First off, there are ways to mount encrypted partitions without having to enter the passphrase manually or storing it on the system that is being protected. Look at Mandos for one example of this; it's basically a client/server application that stores the key to unlock the encrypted container separate from the container itself. An attacker would at the very least need to gain access to the content of both systems in order to be able to circumvent the security. An alternative to this might be something like the YubiHSM or even just a low-tech solution of a few thumb drives attached to the key rings of trusted employees. This renders your issue about having to enter the passphrase on boot or storing it on the system itself largely moot.

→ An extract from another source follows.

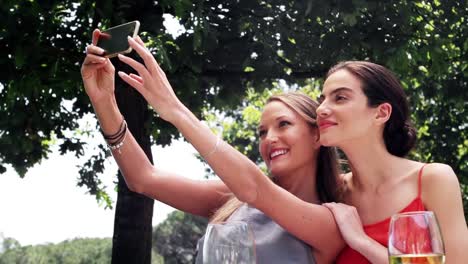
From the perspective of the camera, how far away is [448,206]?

Second, full-disk (or even just whole-partition) encryption allows for efficient and reasonably reliable destruction of data: with any half-way competent crypto, if you throw away the keys, then the data becomes inaccessible. This can be important if you are decomissioning a hard drive that won't respond normally to host commands. It also means you don't need to worry at all about drive-level relocation of sectors in terms of data remanence (and can likely dismiss that issue entirely).

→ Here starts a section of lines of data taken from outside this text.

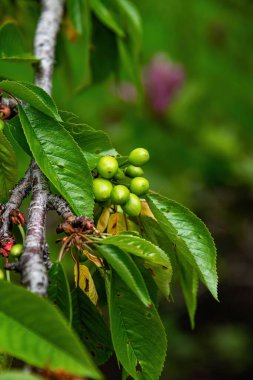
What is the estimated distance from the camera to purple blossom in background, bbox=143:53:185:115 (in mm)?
3701

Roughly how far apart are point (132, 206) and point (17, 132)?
29 centimetres

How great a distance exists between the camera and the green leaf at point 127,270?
38.7 inches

That said, obviously while the system is running the encrypted file system needs to be fully accessible, so there are many attack vectors that full-disk encryption does not at all protect against. It does, however, add an additional layer of difficulty for someone who wants to attack the data at rest, at potentially marginal cost to the defender. For many situations, especially if you can handle the key management problem, such a trade-off can make sense.